The handle I printed out and attached to the motor shaft (visible in the image above) is 6 inches long. According to the Amazon listing page for the motor I’m using (linked above), the holding torque of this motor is stated to be around 0.45 N-meter. Since 1 N-meter is ~0.74 lb-foot, that means that a 6 inch handle on the motor should be able to carry ~0.66 lb. I tried attaching a 0.5 lb weight on the printed handle, and the motor could not support it while holding. While these values I attained ar all esimates, the 0.5 lb weight is quite a bit less than the ~0.66 lb esimate I got. Therefore, I believe that something’s off with the setup here (if my calculations here are incorrect, please feel free to correct me).

I’m using a simple DC power supply, providing 24V to the motor.

All the wires that I’m using in my setup are 20AWG, meaning that they should be able to carry up to 3A of current, which is more than any of the components in this simple setup are using. Another thing I noticed is the fact that, on the Nema 17 Amazon listing page, in the image with the specifications, the “Rated Voltage” of the motor states only 3.2V. Is that a mistake? I don’t believe that most motor drivers can even run a stepper motor at that low of a voltage. Could that be a reason for why this setup is not ideal?

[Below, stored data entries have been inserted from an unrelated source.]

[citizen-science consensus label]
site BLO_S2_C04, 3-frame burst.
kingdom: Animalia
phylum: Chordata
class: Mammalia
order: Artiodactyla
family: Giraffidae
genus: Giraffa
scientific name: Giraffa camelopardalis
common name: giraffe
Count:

The rated voltage of a stepper motor is just the voltage at which the coil draws its rated current, but if you are using a current limiting driver (like any of our stepper motor drivers, including the A4988) then powering the driver and motor from a higher voltage is fine (and even beneficial in some respects) as long as the current limit is set properly. You can find a little more elaboration about this on the A4988 carrier’s product page under the FAQs tab.

We test every unit, and as I mentioned before, the scope captures for your driver seem okay. Additionally, since you do have basic operation of your motor (you can energize it and it steps as commanded under no load), I am inclined to think that your connections are okay. That leaves your power supply and the motor itself. Can you post more details about your power supply (like a datasheet or product page link for it)? Can you also try measuring the current drawn by each coil of your stepper motor? If you are setting the current limit to 1A now, then I would expect the current draw through a coil to be around 0.7A while the driver is in full-step mode.

One possibility here is that your stepper motor was damaged while you had the current limit set too high. Do you have any other stepper motors that you could test your driver with?

- Patrick